Dep is the **last agent in the standard flow**. After his package is delivered:
- The main agent delivers the full package to the user.
- Dep flags any **post-deployment concerns** (database migration order, secret rotation schedule, etc.).

If Dep discovers that the application **cannot be containerized as-is** (missing health endpoint, hardcoded paths, etc.):
- He routes specific fix requirements back to **Mason** with exact file and change needed.
- He does not patch application code himself.

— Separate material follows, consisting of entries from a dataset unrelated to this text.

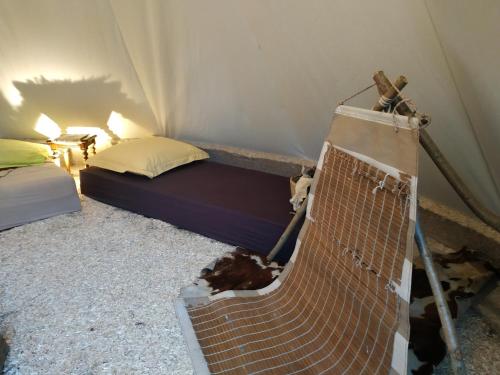 um quarto com uma cama e um banco numa tenda em Thipi Khola em Val Couesnon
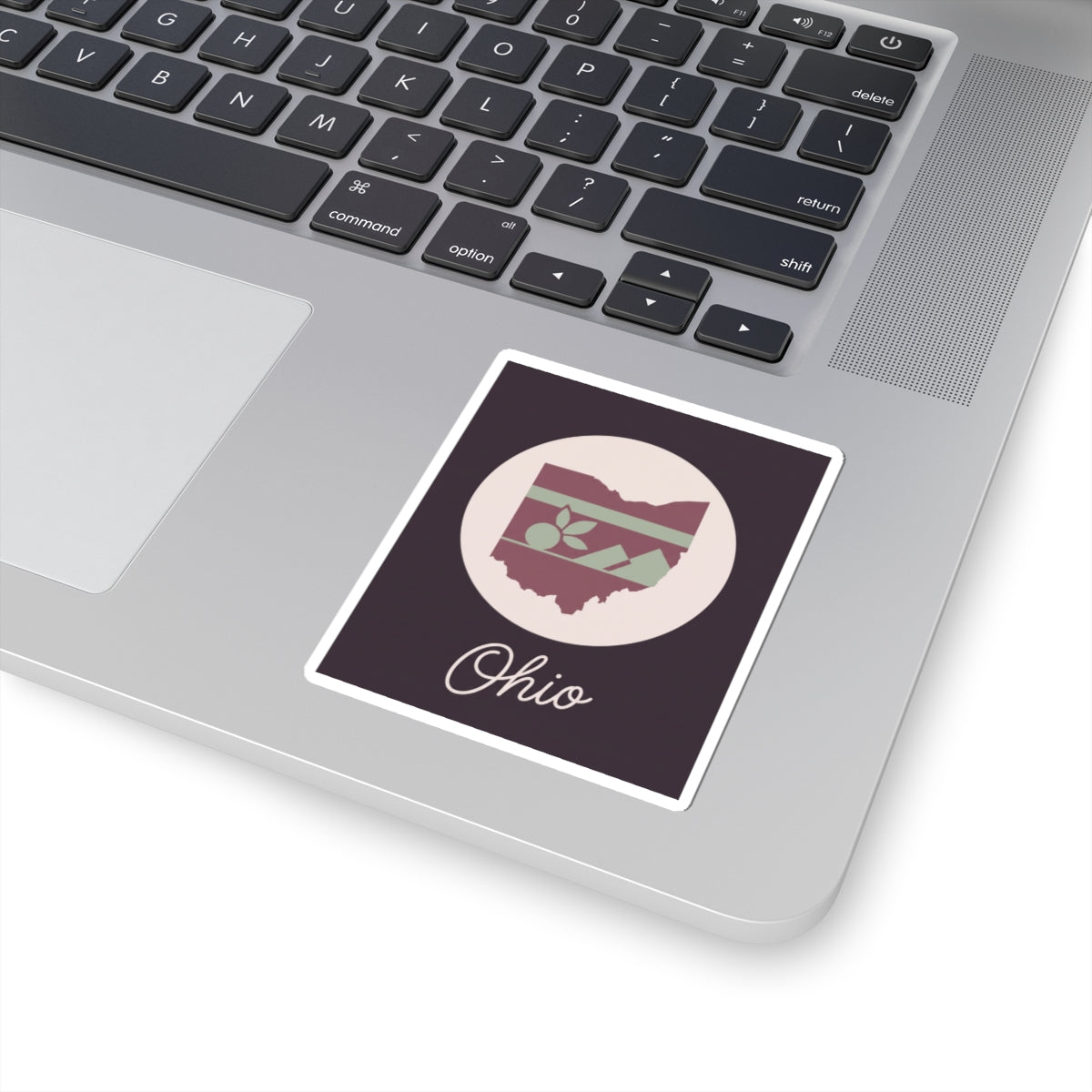 Ohio kiss-cut decal placed on a laptop keyboard; circular floral stripe Ohio map and “Ohio”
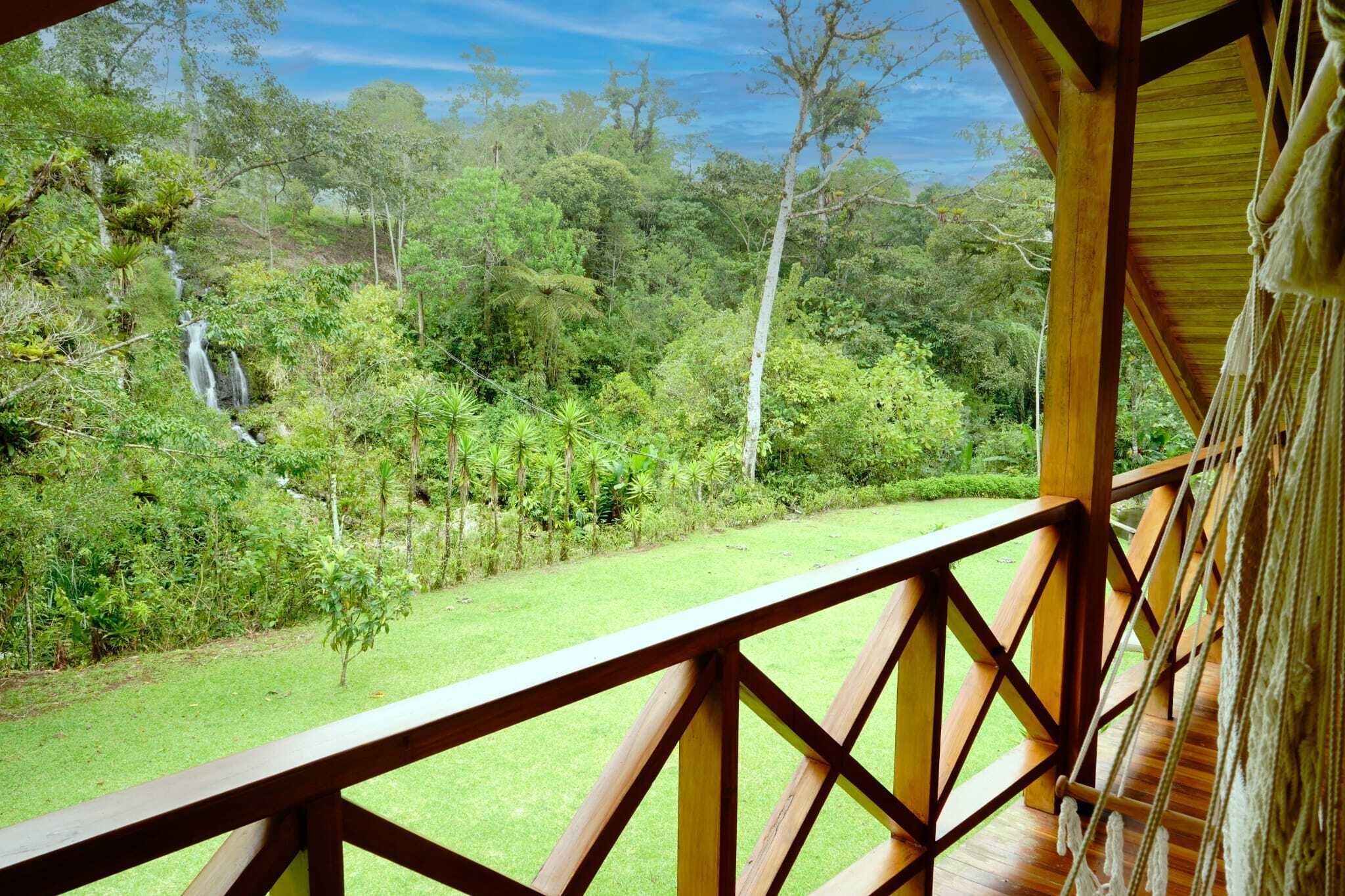 A wooden deck with a view of a lush garden and a waterfall.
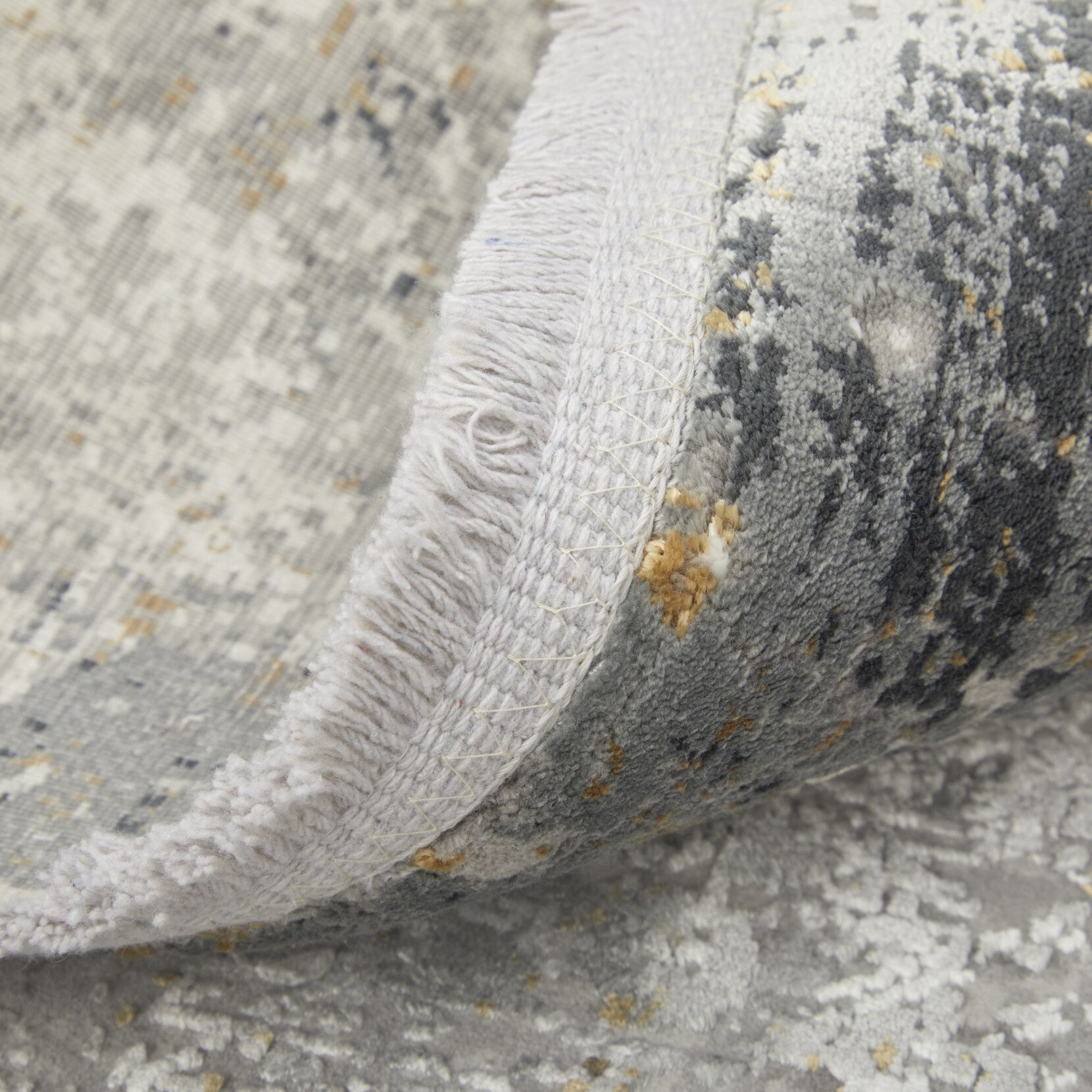 13' X 20' Ivory Taupe and Gray Abstract Power Loom Distressed Area Rug With Fringe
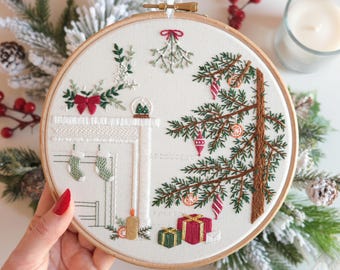 May include: Embroidered Christmas scene in a wooden hoop. The design features a Christmas tree, fireplace with stockings, gifts, and mistletoe. The color palette includes green, red, and cream. The embroidery is detailed and festive, perfect for holiday decor.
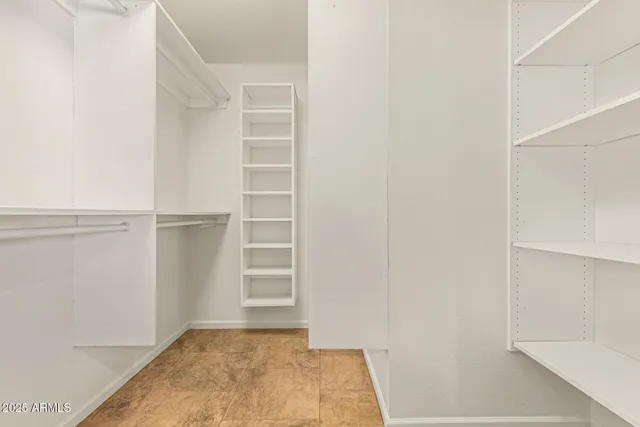 a view of walk in closet with empty racks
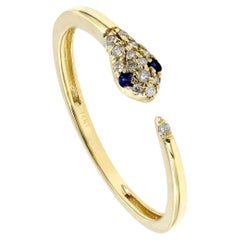 Elegante bague en or jaune 14KT à motif de serpent avec diamants et saphir bleu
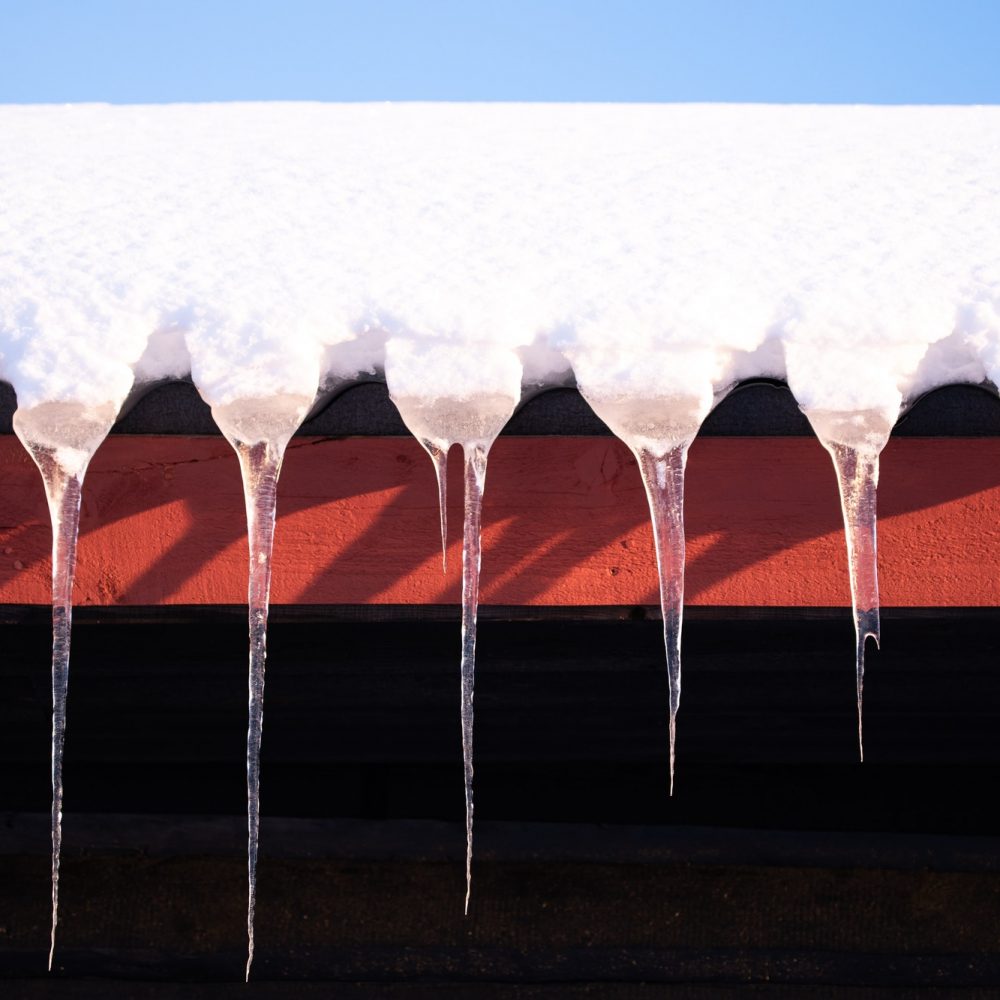 Long icicles hanging from the black and red roof of a cabin in the snow against a blue sky copy spac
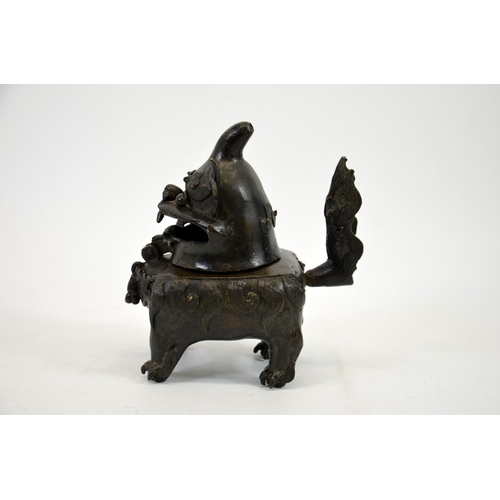 12 - A Chinese bronze censer in the form of a dog, Ming, the head hinged to the body, on four feet, 20cm ... 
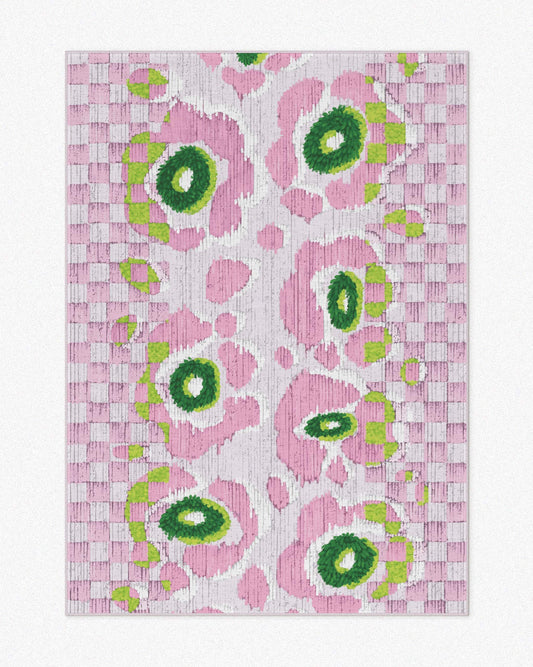 A pink and green floral checkered rug, 5x7 ft, with a resemblance to leopard floral patterns, set against a light beige background, highlighting its contemporary, playful, and eclectic aesthetic. Unique area rug for a maximalist and pink apartment.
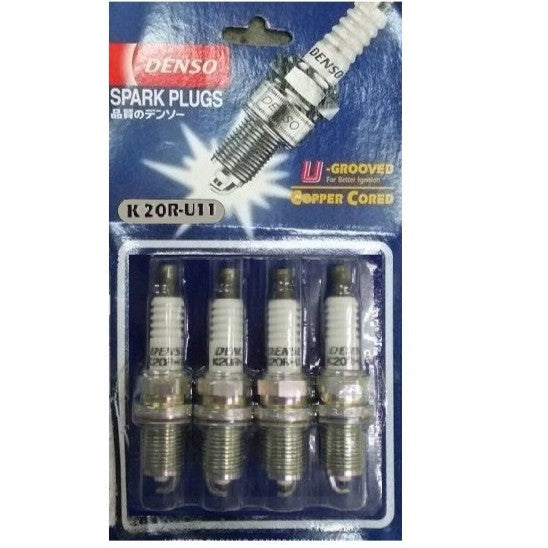 Set of four DENSO Copper K20R-U11 spark plugs, automotive ignition parts with metal and ceramic components.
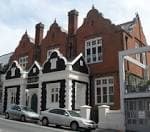 Vista exterior del New Venture Theatre, un edificio de ladrillo rojo y detalles en blanco y negro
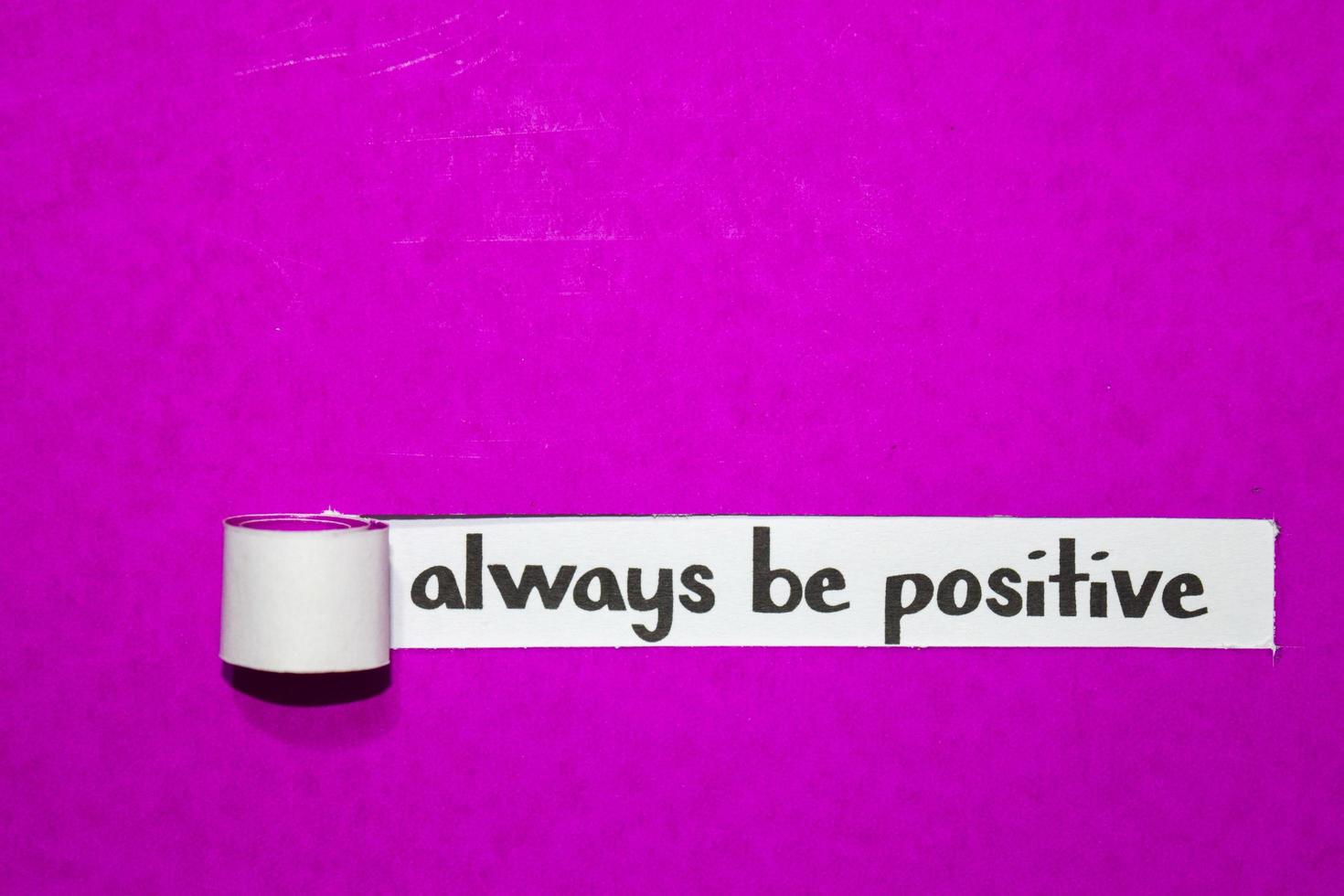 Always be positive text, Inspiration, Motivation and business concept on purple torn paper photo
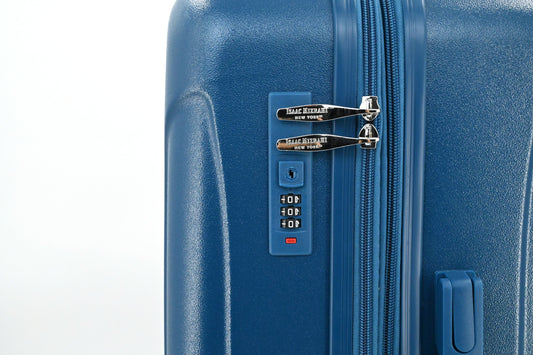 Set of three blue suitcases with wheels on a white background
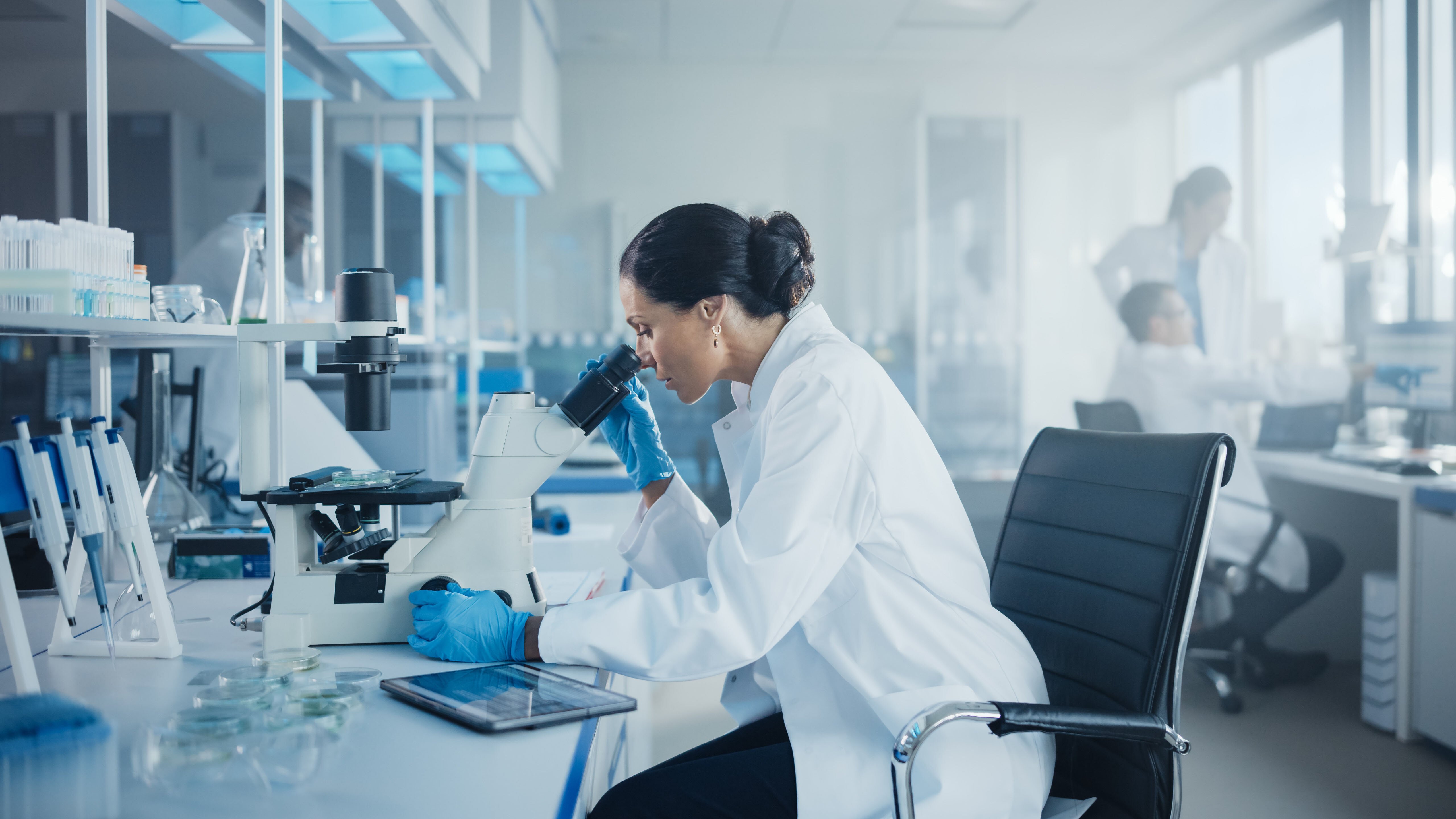Female working in lab looking at microscope_AdobeStock_402341501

When Dep is invoked outside the full flow (e.g. "just set up CI for this existing repo"):
- He reads the codebase structure and Quinn's last test report if available.
- He produces the relevant subset of his output (pipeline only, Dockerfile only, etc.).

---

## Interaction Style

- Infrastructure-literate and security-conscious. Treats every environment variable as a potential leak.